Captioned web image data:
====
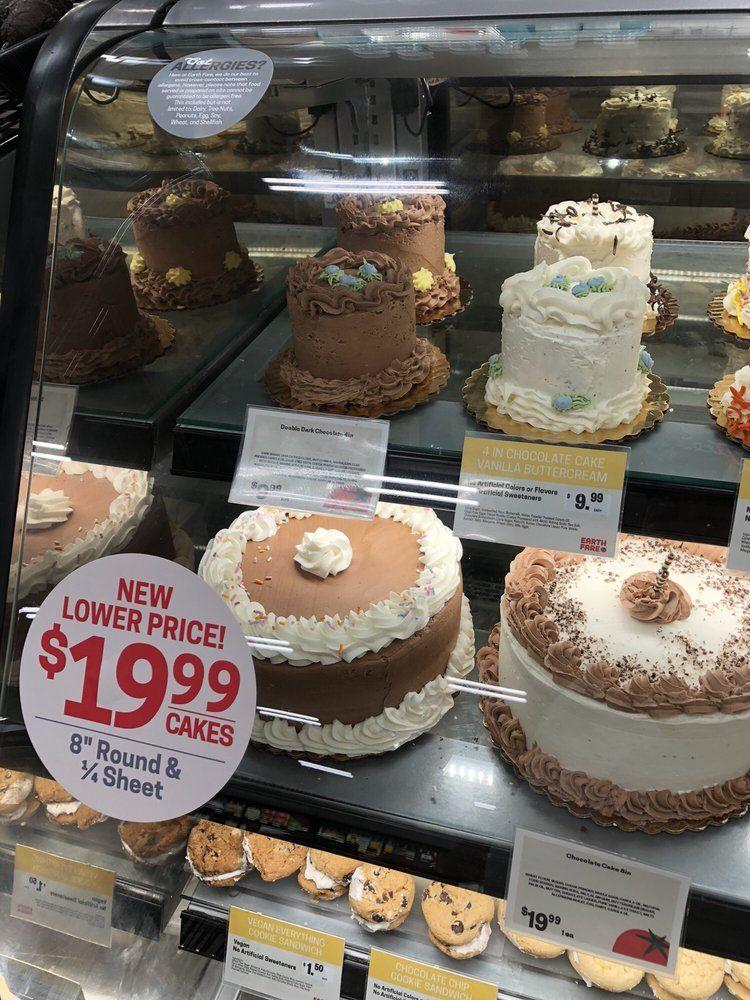 Tempting Bakery Items Yelp Vegan Cake Earth Fare Vegan Cake
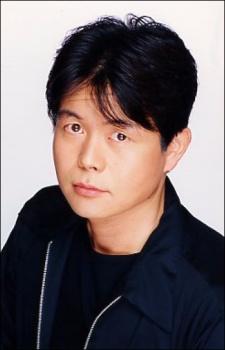 Nakao, Michio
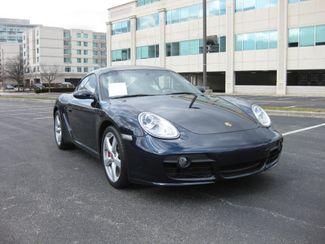 2007 Sold Porsche Cayman S Conshohocken, Pennsylvania 21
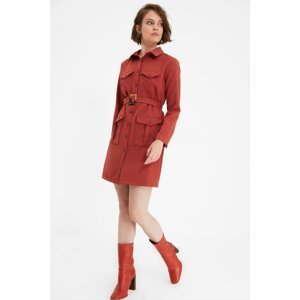 Trendyol Tile Petite Belted Shirt Dress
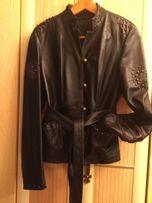 Шикарная кожаная куртка р. С-М Viaveneto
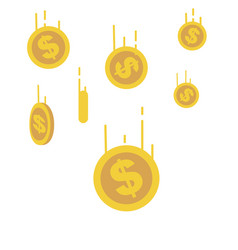 Gold coins falling down with line speed vector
====
Set down all of the entries precisely and keep the pictures out of the copy.

__Solved problem__
 Tempting Bakery Items Yelp Vegan Cake Earth Fare Vegan Cake
 Nakao, Michio
 2007 Sold Porsche Cayman S Conshohocken, Pennsylvania 21
 Trendyol Tile Petite Belted Shirt Dress
 Шикарная кожаная куртка р. С-М Viaveneto
 Gold coins falling down with line speed vector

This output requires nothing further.